Bridge number vs. Number of Meridians.  As mentioned above, the question of the bridge number of a knot versus the number of needed meridians to generate its knot group has been around for a while, and the augmentation rank can help to study this question.  Since the papers that discussed the augmentation rank were written (Knot contact homology and representations of knot groups and Augmentation rank of satellites with braid pattern), the question has gained more attention.  Partial progress towards an answer has been made by other researchers since. ⁹

While I found in my work that augmentation rank cannot give a complete answer to this question, it does have promising properties that could allow one to attack the question from a kind of “macroscopic” approach. ¹⁰ Being able to do so would involve proving that a certain polynomial system of equations must have a solution.  Doing this is a rather hard problem, in general.  However, the polynomial system involved in this case is quite special, and experimental evidence suggests that some assumptions (which have a natural interpretation from the knot theory side) could keep enough control on the system to do the trick.

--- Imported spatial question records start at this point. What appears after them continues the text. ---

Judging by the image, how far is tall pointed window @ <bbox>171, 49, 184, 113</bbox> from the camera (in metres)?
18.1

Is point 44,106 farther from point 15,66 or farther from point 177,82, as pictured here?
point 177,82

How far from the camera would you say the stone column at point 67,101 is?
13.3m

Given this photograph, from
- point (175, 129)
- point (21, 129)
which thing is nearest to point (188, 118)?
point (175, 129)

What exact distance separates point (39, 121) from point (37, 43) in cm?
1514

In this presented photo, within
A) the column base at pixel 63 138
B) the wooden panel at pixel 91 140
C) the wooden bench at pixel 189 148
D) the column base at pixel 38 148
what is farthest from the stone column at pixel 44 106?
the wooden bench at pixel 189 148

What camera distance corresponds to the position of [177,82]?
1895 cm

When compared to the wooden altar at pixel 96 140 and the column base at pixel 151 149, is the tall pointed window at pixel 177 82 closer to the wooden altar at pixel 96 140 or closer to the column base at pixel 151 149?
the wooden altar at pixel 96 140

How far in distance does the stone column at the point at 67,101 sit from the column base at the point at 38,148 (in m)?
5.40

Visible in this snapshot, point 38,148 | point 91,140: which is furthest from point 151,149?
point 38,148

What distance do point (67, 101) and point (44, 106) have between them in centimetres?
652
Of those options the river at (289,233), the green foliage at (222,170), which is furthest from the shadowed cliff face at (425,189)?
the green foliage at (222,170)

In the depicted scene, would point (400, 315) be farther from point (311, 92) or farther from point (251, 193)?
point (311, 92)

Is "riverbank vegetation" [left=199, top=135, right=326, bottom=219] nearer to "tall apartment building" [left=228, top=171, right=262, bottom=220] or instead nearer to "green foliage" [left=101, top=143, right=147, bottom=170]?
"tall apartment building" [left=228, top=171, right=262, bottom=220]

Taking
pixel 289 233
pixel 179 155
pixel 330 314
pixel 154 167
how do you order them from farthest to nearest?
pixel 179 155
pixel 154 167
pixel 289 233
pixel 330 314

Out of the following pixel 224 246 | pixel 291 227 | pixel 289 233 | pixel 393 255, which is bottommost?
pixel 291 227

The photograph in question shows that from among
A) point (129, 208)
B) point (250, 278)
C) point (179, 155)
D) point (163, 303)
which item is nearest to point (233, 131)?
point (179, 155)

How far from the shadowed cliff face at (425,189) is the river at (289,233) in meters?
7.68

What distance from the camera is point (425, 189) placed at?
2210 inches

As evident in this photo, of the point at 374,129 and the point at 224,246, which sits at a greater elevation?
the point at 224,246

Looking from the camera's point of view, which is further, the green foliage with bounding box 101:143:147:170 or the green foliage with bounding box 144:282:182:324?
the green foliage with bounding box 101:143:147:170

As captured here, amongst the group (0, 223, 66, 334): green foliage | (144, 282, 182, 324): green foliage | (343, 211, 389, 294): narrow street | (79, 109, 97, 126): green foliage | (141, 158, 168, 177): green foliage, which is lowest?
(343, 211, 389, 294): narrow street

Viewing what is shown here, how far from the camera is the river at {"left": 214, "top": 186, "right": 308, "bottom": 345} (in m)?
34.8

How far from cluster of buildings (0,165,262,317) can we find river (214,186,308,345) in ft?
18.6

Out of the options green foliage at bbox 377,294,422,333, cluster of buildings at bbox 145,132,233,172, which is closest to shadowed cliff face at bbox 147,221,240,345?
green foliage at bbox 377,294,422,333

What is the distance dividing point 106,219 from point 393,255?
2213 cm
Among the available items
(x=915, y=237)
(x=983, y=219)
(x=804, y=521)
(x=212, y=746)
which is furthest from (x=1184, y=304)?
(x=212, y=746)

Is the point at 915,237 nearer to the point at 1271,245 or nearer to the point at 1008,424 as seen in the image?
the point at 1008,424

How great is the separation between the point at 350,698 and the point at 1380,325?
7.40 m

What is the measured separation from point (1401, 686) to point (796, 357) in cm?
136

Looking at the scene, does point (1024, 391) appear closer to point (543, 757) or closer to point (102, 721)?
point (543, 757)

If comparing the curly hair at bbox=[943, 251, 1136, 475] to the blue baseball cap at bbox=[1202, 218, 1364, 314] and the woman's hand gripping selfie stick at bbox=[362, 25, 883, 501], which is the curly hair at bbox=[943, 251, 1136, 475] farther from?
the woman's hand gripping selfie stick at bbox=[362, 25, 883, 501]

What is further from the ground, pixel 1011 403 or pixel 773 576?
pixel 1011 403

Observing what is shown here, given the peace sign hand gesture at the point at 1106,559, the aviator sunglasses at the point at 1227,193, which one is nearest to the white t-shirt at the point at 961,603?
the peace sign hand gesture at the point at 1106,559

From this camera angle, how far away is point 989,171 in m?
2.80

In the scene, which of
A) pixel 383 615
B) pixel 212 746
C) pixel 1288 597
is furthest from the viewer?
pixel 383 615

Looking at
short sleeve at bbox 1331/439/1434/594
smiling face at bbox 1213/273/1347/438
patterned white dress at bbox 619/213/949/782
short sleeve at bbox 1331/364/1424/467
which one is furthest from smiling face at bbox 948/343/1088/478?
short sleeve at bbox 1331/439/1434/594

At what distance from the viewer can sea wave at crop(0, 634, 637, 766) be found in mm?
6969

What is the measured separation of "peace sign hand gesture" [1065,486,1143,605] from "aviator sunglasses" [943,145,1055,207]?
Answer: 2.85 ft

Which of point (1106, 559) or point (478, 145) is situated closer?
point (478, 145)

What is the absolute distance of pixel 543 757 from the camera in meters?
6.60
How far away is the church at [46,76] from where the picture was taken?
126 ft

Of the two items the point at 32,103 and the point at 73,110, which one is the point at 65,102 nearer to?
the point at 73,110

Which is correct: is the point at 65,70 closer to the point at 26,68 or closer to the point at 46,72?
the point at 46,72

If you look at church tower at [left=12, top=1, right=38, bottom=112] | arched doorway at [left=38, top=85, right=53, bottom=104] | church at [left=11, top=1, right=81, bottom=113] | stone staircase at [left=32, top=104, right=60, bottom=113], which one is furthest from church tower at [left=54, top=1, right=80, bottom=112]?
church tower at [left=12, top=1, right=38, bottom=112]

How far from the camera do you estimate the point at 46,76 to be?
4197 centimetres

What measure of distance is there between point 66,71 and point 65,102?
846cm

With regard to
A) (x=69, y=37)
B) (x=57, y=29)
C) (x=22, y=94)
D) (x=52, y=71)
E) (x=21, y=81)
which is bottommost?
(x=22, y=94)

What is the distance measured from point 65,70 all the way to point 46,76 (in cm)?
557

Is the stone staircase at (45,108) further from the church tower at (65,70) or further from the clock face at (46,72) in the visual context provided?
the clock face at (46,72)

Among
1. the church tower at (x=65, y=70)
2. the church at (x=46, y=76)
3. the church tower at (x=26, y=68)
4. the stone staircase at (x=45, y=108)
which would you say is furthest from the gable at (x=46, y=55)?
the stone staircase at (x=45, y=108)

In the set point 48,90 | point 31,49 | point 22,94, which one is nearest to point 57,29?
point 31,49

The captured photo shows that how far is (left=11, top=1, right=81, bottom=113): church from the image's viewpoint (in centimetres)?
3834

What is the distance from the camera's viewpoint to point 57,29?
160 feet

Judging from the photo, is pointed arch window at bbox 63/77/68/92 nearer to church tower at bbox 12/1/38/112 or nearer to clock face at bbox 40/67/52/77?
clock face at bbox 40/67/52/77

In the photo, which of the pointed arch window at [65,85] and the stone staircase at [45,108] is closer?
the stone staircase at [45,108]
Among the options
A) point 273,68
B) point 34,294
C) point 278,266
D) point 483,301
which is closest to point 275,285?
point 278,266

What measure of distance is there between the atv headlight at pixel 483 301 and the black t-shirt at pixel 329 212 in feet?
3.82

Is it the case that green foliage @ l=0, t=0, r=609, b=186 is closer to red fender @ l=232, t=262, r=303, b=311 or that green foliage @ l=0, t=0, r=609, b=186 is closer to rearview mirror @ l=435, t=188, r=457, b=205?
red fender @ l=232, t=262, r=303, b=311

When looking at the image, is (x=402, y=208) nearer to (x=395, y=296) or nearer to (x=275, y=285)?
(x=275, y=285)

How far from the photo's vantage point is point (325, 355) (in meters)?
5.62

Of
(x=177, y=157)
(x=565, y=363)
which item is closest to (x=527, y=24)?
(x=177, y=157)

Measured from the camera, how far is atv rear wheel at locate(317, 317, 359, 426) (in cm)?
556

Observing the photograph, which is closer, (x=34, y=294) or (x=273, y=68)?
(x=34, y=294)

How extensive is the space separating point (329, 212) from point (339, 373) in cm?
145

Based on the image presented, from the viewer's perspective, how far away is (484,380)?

Characters of branched double-covers and “simple” hyperbolic manifolds.  A recent paper of Sivek and Zentner ¹¹ studied a class of 3-manifolds that are interesting because they are as simple as possible from the perspective of instanton gauge theory (one type of field theory in physics).  From that study, those which are the most challenging to classify are the ones that can be given a hyperbolic geometric structure.  One attempt the authors made to understand these manifolds (those with a hyperbolic structure) involved focusing on branched double-covers over knots.  As it turns out, two of the examples that featured in my Character varieties… paper were the only examples they could find that were hyperbolic and simple from this perspective!  These are the branched double-covers over the \(8_{18}\) knot and the \(10_{109}\) knot.

Two possible projects present themselves from this.  The first relates to the branched double-cover over the \(8_{18}\) knot.  This 3-manifold is known to have a fundamental group that is isomorphic to the Fibonacci group \(F(2,8)\), that has presentation

\(F(2,8) = \langle x_0,x_1,\ldots,x_7\ |\ x_ix_{i+1} \equiv x_{i+2}\ \forall\ i\in\mathbb Z/8\mathbb Z\rangle\).

The results mentioned imply that any homomorphism to the classical group \(SU(2)\), that is  \(F(2,8) \to SU(2)\), must have a cyclic image.  As Sivek and Zentner mention in the paper, it would be interesting to see a direct proof of this fact.

A second project that comes to mind involves extending the search that Sivek and Zentner begin.  They only find these two branched double-covers that are both hyperbolic and simple in this gauge theoretic way.  Their search went up to a certain complexity of knots, but a smart approach might be able to push that boundary farther.  With luck, this search would present a way to understand when such hyperbolic manifolds are simple in this gauge theoretic sense.